- [TASK STATEMENT]
Rewrite the lines from the one containing "Is the green" through the end of the items as a numbered list, leaving out blank lines.

- [EXERCISE DATA]
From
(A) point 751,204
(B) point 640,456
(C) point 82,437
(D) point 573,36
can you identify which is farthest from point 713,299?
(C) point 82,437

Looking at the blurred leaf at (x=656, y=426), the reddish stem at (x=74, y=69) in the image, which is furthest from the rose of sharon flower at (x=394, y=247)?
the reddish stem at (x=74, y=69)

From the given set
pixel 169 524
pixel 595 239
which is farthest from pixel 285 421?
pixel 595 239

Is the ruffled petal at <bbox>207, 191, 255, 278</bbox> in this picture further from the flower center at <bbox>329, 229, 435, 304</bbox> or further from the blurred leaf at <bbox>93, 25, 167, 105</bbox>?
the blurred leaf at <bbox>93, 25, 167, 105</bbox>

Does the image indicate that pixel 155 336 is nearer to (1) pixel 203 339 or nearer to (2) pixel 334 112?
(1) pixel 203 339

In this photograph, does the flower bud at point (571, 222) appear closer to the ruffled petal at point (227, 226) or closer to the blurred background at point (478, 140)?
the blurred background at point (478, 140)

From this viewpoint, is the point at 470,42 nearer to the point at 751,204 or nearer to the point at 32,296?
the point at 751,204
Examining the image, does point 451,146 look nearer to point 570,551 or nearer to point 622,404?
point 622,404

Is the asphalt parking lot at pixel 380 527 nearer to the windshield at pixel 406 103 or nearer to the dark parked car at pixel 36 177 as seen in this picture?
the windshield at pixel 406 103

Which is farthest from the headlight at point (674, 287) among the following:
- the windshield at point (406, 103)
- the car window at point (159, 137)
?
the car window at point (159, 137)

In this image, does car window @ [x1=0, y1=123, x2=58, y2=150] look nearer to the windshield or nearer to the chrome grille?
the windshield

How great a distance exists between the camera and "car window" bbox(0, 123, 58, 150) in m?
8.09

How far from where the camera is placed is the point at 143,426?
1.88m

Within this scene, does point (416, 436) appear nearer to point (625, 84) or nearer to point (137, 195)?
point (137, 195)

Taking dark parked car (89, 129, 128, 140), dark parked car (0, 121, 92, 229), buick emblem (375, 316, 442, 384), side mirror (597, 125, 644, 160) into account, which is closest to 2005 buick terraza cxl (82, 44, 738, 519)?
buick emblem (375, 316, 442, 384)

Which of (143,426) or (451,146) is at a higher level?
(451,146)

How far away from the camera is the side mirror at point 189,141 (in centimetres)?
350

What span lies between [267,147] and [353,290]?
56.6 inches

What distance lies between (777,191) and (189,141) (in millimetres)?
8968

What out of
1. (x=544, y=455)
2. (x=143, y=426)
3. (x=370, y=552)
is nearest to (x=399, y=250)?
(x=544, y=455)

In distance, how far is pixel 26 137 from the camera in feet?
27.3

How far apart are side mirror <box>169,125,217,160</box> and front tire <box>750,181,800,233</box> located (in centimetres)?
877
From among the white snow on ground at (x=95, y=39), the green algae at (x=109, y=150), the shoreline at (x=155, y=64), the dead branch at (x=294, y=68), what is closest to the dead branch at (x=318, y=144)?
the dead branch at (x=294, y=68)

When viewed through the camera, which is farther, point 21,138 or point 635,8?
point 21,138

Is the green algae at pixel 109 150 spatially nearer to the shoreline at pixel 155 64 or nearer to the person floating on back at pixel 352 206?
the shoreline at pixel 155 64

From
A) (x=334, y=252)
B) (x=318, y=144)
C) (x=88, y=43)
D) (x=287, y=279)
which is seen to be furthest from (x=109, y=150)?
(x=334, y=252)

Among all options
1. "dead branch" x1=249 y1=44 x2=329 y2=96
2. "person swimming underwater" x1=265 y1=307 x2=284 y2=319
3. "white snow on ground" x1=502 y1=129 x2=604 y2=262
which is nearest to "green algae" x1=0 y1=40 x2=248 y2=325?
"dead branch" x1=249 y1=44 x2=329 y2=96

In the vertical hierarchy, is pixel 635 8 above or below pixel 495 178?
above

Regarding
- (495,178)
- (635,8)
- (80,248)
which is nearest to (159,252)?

- [SOLUTION TO THE EXERCISE]
1. Is the green algae at pixel 109 150 spatially nearer to the shoreline at pixel 155 64 or nearer to the person floating on back at pixel 352 206?
2. the shoreline at pixel 155 64
3. From
4. A) (x=334, y=252)
5. B) (x=318, y=144)
6. C) (x=88, y=43)
7. D) (x=287, y=279)
8. which is seen to be furthest from (x=109, y=150)?
9. (x=334, y=252)
10. Among all options
11. 1. "dead branch" x1=249 y1=44 x2=329 y2=96
12. 2. "person swimming underwater" x1=265 y1=307 x2=284 y2=319
13. 3. "white snow on ground" x1=502 y1=129 x2=604 y2=262
14. which is nearest to "green algae" x1=0 y1=40 x2=248 y2=325?
15. "dead branch" x1=249 y1=44 x2=329 y2=96
16. In the vertical hierarchy, is pixel 635 8 above or below pixel 495 178?
17. above
18. Regarding
19. - (495,178)
20. - (635,8)
21. - (80,248)
22. which is nearest to (159,252)?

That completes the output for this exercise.